▶ _Check your understanding_
• A. Please retype the stretch of the newspaper critique from "I urge them" through "the paper today.".
• B. In the newspaper critique, rewrite the paragraph beginning "On the front of Local" more briefly, keeping its main facts.

What is the sentencing of Otis Mann doing on A-1, and why does the reporter call him a tribesman and refer to tribe members? I don't believe the Ramapough Mountain People have been recognized by the U.S. as a legitimate Native American tribe. Workers being laid off by the Turnpike Authority? Why is this on what all in all is a pretty lousy front page?


On the front of Local, the story of a giant oak tree facing the ax in Teaneck is written by an Ax, which leads me to ask whether head Assignment Editor Deirdre "Mother Hen" Sykes and her assignment minions shouldn't be the ones facing the ax? They always seem to have their reporters -- including Monsy Alvarado, Shawn Boburg and Jean Rimbach -- barking up the wrong tree.


I urge them to turn over a new leaf and branch out to coverage of Hackensack. Remember Hackensack, Deirdre? It's where The Record was founded in 1895, where it prospered for more than 110 years and, famously, where you fell on your well-padded derriere trying to cross a snowbank, leading to a long period of convalescence.


The lead story on the Local front -- "First aid officer charged in crash" -- appeared Monday on Jerry DeMarco's Cliffview Pilot.


Page L-2 has a piece on Paterson's new mayor, but I have yet to see one on Hackesnack's new mayor, nor is there any other Hackensack news in the paper today.

▶ _Dataset extract_
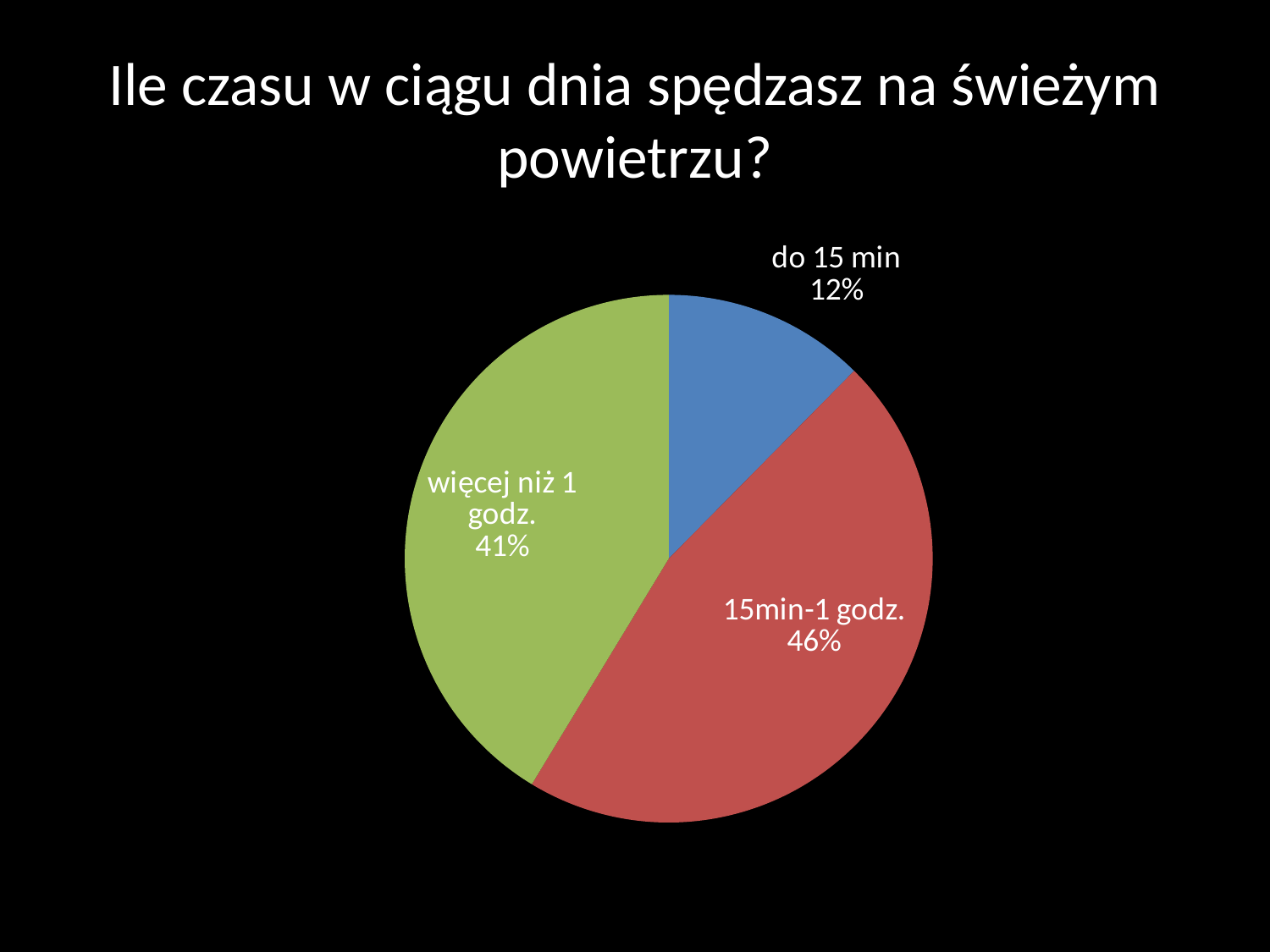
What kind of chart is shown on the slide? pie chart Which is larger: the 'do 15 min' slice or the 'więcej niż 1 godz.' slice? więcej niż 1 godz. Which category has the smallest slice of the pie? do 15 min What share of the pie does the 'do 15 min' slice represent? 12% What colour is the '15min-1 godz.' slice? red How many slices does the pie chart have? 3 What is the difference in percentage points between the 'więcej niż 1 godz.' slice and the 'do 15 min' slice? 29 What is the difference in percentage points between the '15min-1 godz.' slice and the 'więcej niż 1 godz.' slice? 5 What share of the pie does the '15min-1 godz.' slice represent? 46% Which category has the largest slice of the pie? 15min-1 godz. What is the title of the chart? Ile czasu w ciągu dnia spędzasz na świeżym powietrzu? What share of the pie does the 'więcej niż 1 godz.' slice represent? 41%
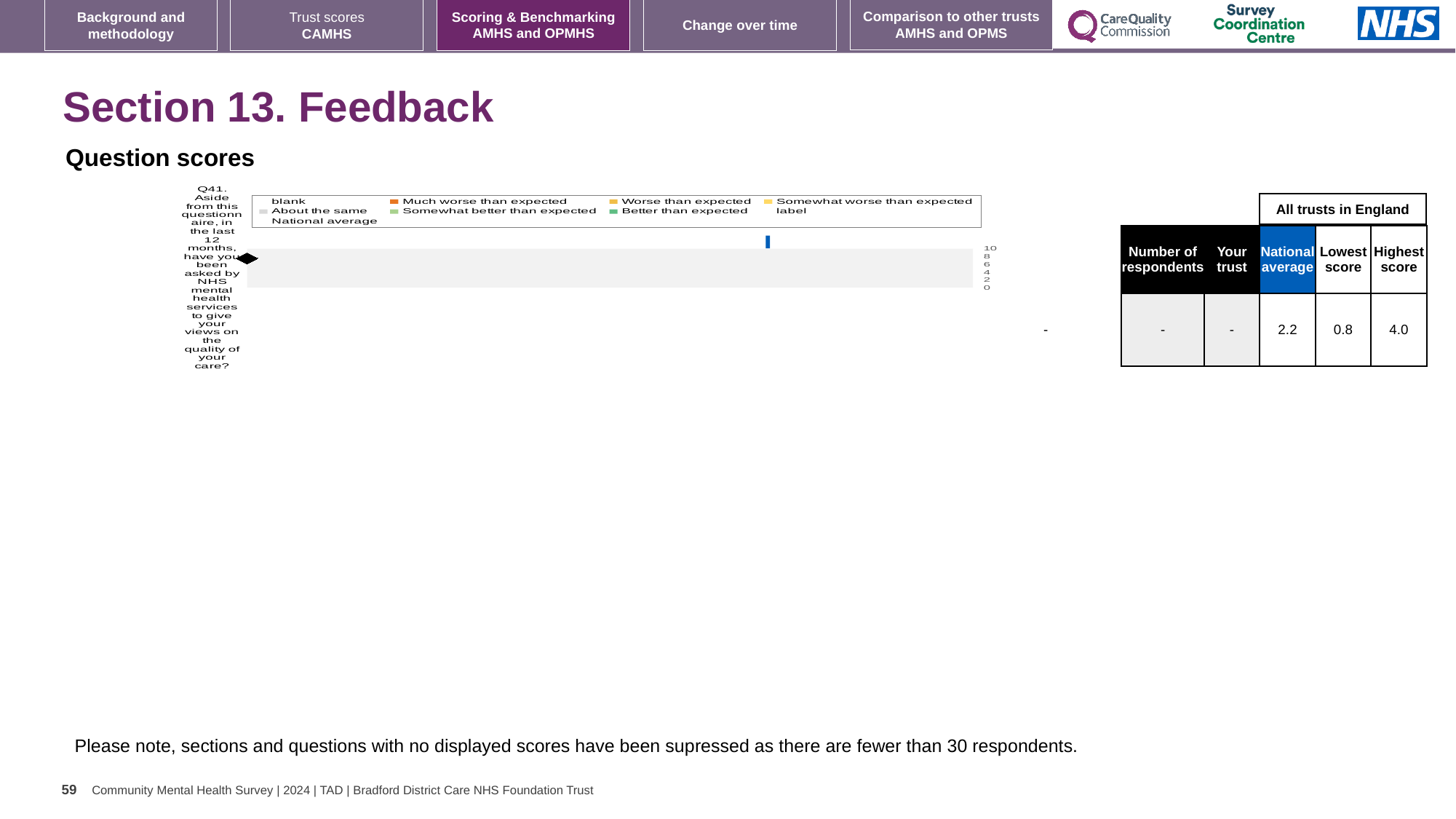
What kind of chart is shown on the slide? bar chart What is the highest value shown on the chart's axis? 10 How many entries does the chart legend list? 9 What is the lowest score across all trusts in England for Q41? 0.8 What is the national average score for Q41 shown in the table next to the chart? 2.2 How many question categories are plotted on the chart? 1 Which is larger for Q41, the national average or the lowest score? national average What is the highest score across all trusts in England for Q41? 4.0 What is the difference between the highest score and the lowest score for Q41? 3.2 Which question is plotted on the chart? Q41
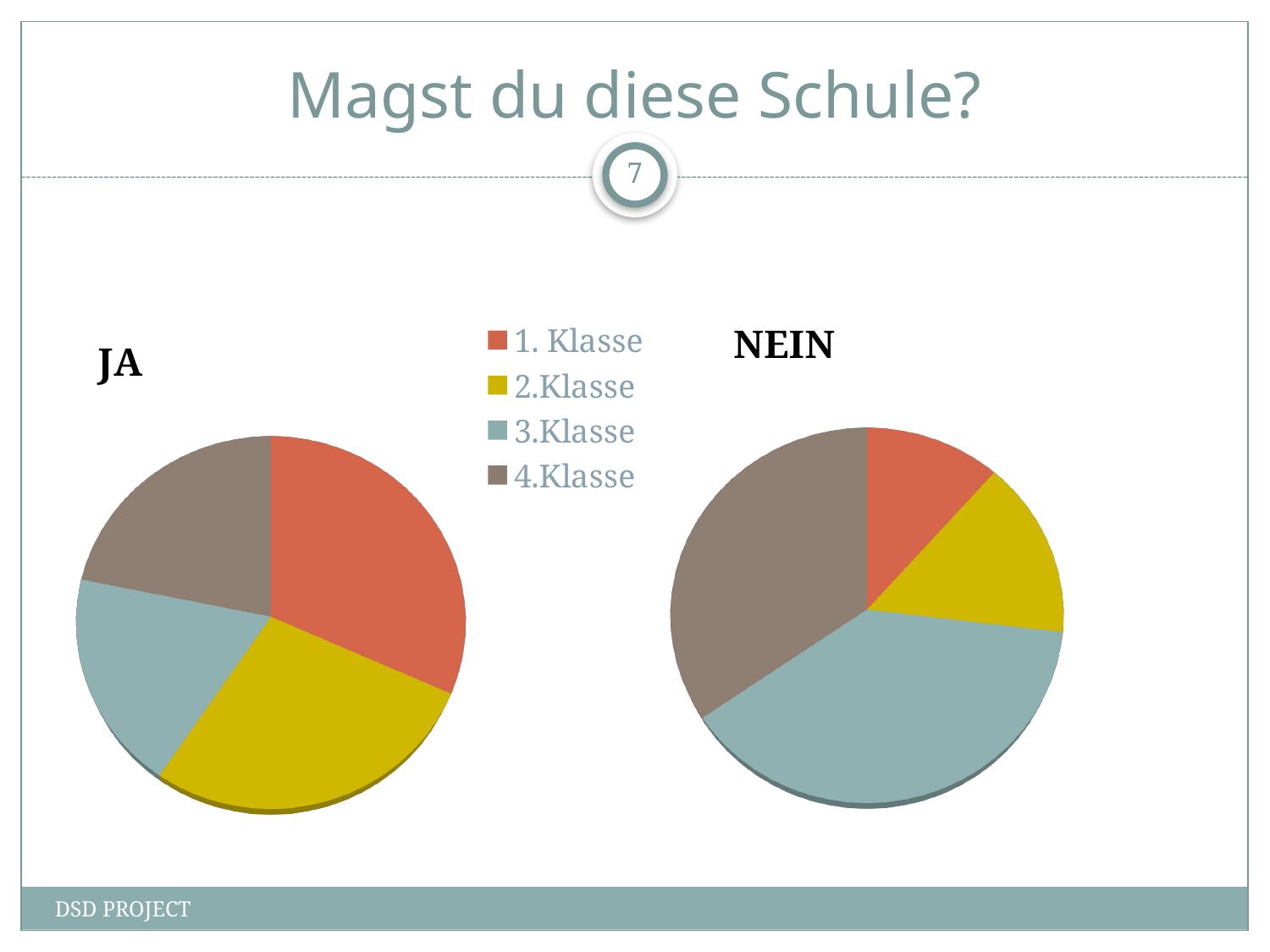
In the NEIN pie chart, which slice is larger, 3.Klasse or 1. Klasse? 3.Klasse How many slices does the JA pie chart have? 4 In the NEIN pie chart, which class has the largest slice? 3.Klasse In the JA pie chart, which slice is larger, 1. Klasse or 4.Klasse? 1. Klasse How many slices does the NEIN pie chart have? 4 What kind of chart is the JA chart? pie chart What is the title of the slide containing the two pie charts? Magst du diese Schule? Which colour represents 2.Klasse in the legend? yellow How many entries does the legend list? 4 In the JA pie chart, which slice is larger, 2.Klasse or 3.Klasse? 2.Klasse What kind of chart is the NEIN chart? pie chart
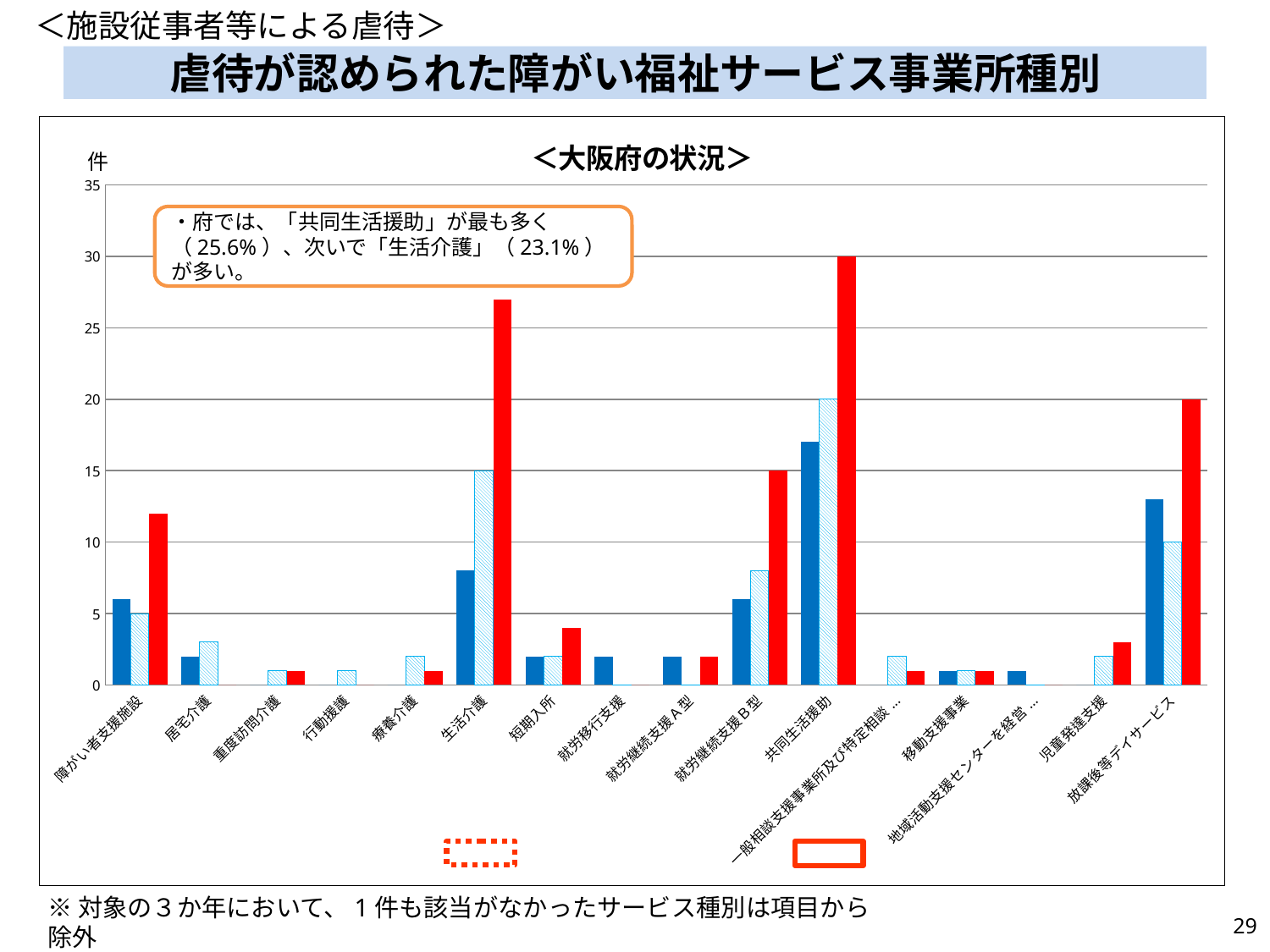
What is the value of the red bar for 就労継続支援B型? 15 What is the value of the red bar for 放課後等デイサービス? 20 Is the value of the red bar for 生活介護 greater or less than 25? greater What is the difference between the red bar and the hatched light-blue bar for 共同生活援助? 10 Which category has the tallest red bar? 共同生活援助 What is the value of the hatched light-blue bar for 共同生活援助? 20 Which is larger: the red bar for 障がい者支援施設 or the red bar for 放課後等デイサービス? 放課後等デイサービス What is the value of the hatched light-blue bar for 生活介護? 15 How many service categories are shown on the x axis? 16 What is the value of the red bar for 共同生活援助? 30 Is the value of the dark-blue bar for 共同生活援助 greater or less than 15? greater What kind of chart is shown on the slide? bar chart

▶ _Responses in order_
• A.
I urge them to turn over a new leaf and branch out to coverage of Hackensack. Remember Hackensack, Deirdre? It's where The Record was founded in 1895, where it prospered for more than 110 years and, famously, where you fell on your well-padded derriere trying to cross a snowbank, leading to a long period of convalescence.


The lead story on the Local front -- "First aid officer charged in crash" -- appeared Monday on Jerry DeMarco's Cliffview Pilot.


Page L-2 has a piece on Paterson's new mayor, but I have yet to see one on Hackesnack's new mayor, nor is there any other Hackensack news in the paper today.

• B. A Local front story about a giant Teaneck oak facing the ax is written by an Ax. That prompts the writer to ask whether head Assignment Editor Deirdre "Mother Hen" Sykes and her assignment staff should face the ax instead. The writer says they keep sending reporters, including Monsy Alvarado, Shawn Boburg and Jean Rimbach, barking up the wrong tree.